El presidente de Chile, José Antonio Kast, suspendió este lunes un decreto que buscaba otorgar estatus legal a más de 182.000 migrantes inscritos en un proceso de empadronamiento, en una decisión que impacta directamente a miles de venezolanos residentes en el país.
La medida marca un giro en la política migratoria chilena, al descartar procesos de regularización masiva y priorizar el control fronterizo y la seguridad interna, según confirmó el director del Servicio de Migraciones, Frank Sauerbaum.

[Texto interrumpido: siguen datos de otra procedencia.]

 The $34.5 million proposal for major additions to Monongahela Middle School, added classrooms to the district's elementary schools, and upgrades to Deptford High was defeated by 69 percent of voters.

Aunque no se detalló la nacionalidad de todos los afectados, diversas estimaciones señalan que una parte significativa de los migrantes en Chile proviene de Venezuela, por lo que la decisión podría agravar la situación de miles de ciudadanos que permanecen en condición irregular.
En paralelo, el mandatario ordenó reforzar las medidas de seguridad en el norte del país. A solo días de asumir el cargo, Kast se trasladó a la región de Arica para supervisar la instalación de barreras físicas en la frontera con Perú, una de las principales rutas de ingreso irregular.
El gobierno fijó un plazo de 90 días para completar estas obras en las zonas fronterizas, como parte de un plan más amplio para contener el flujo migratorio.
La decisión ha generado preocupación entre comunidades migrantes y organizaciones humanitarias, que advierten sobre el impacto social de estas medidas, especialmente en el caso de venezolanos que han salido de su país en busca de mejores condiciones de vida.